### TASK DETAILS
Continue the text about the first season of the Israeli edition of Survivor, starting right after its last sentence.

### TEXT SECTION
"""
Survivor: The Caribbean Islands () is the first season of the Israeli edition of Survivor. Based on the popular reality game show Survivor, the series was shot between June and July, 2007, in Los Haitises National Park, Dominican Republic. It was produced by Reyif HeMeiri production company, with an approximated budget of $5,000,000. It is broadcast on the Channel 10.

The Sole Survivor was Naama Kasry, who defeated Noam Tor and Dan Mano in the final Tribal Council by a 5-4-0 vote. Naama received the grand prize of 1,000,000 ₪ prize: 645,000 ₪ in cash and an off-road car. Tor was named the audience's favorite player after winning a public vote.

Format changes

Although the main format is the same, this season introduced several notable differences from the American version of Survivor:

Filming length: This season was filmed over 52 days, compared to the 39-day length of most American seasons.
Airing format: This season aired twice a week, compared to the once-weekly airing schedule of the American version. The American version largely produces one episode for every three days, culminating in an elimination; this season had 36 episodes, with two episodes for every three days. The first episode of the week featured the Reward and Immunity Challenges, while the second featured the Double-Power Challenge, Island of the Dead battle and Tribal Council. On two occasions, the Tribal council wasn't aired during the week's second episode, but instead at the start of the next week's first episode.
"""
### SUPPLIED INFORMATION
"""
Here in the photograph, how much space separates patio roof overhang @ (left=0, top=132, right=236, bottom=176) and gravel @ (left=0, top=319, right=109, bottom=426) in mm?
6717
"""
### THE RESULT
Double-Power Challenge: A new type of individual challenge typically played the day after the Immunity Challenge. Before the merge, the challenge was competed by the members of the tribe that lost the previous day's immunity challenge, and the winner earned either a second vote at that night's Tribal Council (episodes 1–9) or individual immunity (episodes 10–15). After the merge, all contestants competed in the Double-Power challenge, and the winner received either the power to block two contestants from voting at that night's Tribal Council (episodes 16–19) or the ability to cast a second vote at Tribal Council (episode 20 onward).
Island of the Dead: A secluded area where voted out contestants competed against each other in duels to remain in the game. When only three contestants remained in the main game, the winner of the final Island of the Dead duel returned to the game. This twist has been used in other international versions of Survivor, and later appeared in the American version as Redemption Island. 
Endgame: The final four castaways competed in two immunity challenges to determine two of the three finalists. The jury and the two immune finalists then voted between the two remaining castaways to determine the third finalist. The votes were cast during the final day of filming in the Dominican Republic, and the votes were read shortly thereafter in a fortification next to Herzliya. The newly completed jury then interrogated the finalists but, unlike the American version, did not cast their ballots at the conclusion of the final Tribal Council. Instead, votes were cast months later during the live reunion at the Nokia Arena in Tel Aviv, and read immediately afterward.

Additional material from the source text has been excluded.